Why big companies use Mnesia instead of using Riak or CouchDB

securecurve picture securecurve · Apr 20, 2014 · Viewed 13.2k times · Source

I can see 2 big companies like Klarna and Whatsapp are using Mnesia as their in memory database (not sure how they persist data with Mnesia with 2GB limit). My question is: why companies like those, and may be more I don't know, use Mnesia instead of Riak or couchDB, both are Erlang, where both databases support faster in memory databases, better painless persistence, and much more features. Do I miss something here?

Answer

I GIVE CRAP ANSWERS picture I GIVE CRAP ANSWERS · Apr 20, 2014

You are missing a number of important points:

First of all, mnesia has no 2 gigabyte limit. It is limited on a 32bit architecture, but hardly any are present anymore for real work. And on 64bit, you are not limited to 2 gigabyte. I have seen databases on the order of several hundred gigabytes. The only problem is the initial start-up time for those.

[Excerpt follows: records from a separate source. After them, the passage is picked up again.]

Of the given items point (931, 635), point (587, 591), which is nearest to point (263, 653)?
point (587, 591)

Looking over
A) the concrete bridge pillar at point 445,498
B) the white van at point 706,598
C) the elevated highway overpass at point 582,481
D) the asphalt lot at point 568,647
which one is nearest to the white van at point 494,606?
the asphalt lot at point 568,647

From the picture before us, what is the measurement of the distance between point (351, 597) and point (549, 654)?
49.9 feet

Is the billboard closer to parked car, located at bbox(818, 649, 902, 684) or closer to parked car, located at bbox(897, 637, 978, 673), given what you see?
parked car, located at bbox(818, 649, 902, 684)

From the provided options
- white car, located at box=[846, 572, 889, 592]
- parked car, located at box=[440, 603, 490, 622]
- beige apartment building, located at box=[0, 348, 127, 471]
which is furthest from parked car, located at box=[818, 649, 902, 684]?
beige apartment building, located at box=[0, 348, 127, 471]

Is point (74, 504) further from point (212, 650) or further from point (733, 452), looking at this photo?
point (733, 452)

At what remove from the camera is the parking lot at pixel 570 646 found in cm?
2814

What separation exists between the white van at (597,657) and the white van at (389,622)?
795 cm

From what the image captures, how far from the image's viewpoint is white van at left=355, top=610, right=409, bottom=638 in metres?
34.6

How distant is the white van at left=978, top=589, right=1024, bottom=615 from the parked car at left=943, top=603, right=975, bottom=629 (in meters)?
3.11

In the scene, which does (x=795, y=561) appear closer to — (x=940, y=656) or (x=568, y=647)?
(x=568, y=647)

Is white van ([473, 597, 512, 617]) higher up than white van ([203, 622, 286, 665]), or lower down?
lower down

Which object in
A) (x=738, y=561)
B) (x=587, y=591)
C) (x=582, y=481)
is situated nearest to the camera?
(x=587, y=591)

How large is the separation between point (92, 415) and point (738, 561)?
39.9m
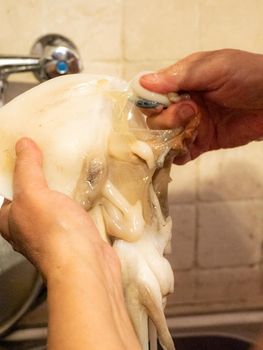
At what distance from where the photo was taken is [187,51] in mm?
850

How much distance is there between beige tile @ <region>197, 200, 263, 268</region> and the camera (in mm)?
920

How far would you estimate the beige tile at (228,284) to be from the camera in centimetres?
96

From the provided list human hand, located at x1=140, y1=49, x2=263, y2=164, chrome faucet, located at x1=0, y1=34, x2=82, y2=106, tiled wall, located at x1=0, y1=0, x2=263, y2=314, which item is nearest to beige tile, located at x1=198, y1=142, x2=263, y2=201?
tiled wall, located at x1=0, y1=0, x2=263, y2=314

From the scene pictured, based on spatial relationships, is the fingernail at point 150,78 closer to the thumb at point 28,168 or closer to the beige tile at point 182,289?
the thumb at point 28,168

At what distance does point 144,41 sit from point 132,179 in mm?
323

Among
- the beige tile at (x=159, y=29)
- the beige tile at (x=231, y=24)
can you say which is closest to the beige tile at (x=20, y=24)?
the beige tile at (x=159, y=29)

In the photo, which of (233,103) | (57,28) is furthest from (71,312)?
(57,28)

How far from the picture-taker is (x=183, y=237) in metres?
0.92

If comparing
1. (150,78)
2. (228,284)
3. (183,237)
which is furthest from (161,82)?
(228,284)

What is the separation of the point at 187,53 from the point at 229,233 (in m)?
0.30

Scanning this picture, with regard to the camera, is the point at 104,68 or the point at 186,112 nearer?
the point at 186,112

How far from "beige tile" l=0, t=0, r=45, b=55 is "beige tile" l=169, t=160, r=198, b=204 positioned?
0.28 meters

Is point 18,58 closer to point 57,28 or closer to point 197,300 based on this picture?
point 57,28

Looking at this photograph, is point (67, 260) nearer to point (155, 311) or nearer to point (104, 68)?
point (155, 311)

Mnesia is built to handle:

  • Very low latency K/V lookup, not necessarily linearizible.
  • Proper transactions with linearizible changes (C in the CAP theorem). These are allowed to run at a much worse latency as they are expected to be relatively rare.
  • On-line schema change
  • Survival even if nodes fail in a cluster (where cluster is smallish, say 10-50 machines at most)

The design is such that you avoid a separate process since data is in the Erlang system already. You have QLC for datalog-like queries. And you have the ability to store any Erlang term.

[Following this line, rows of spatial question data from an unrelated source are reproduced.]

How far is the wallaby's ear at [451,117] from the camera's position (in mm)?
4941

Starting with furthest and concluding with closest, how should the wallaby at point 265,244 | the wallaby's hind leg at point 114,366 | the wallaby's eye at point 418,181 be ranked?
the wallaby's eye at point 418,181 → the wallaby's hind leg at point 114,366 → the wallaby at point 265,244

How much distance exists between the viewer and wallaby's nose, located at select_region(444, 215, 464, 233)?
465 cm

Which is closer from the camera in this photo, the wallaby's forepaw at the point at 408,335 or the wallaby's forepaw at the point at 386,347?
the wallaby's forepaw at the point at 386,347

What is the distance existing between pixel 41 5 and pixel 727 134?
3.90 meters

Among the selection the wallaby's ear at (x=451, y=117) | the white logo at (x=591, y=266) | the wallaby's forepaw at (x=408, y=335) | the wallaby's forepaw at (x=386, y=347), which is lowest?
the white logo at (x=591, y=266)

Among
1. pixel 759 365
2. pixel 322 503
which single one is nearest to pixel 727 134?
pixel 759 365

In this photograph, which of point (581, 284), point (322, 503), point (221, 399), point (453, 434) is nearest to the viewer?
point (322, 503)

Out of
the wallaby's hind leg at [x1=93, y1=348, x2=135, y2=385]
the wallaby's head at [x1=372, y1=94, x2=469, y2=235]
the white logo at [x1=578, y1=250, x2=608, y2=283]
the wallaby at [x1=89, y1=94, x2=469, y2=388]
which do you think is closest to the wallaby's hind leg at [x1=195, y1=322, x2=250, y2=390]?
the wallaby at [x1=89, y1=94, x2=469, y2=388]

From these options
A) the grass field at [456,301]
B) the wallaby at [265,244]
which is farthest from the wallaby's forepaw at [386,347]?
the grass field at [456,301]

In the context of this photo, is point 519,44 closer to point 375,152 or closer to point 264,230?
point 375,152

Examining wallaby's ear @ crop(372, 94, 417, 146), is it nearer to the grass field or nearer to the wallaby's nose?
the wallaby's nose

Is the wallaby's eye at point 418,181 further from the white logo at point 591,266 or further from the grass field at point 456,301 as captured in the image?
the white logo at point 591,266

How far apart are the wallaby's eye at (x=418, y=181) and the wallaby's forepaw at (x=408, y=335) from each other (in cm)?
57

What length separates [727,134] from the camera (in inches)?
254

Mnesia fares well if the above is what you need. Its limits are:

  • You can't get a machine with more than 2 terabytes of memory. And loading 2 teras from scratch is going to be slow.
  • Since it is a CP system and not an AP system, the loss of nodes requires manual intervention. You may not need transactions as well. You might also want to be able to seamlessly add more nodes to the system and so on. For this, Riak is a better choice.
  • It uses optimistic locking which gives trouble if many processes tries to access the same row in a transaction.

My normal goto-trick is to start out with Mnesia in Erlang-systems and then switch over to another system as the data size grows. If data sizes grows slowly, then you can keep everything in memory in Mnesia and get up and running extremely quickly.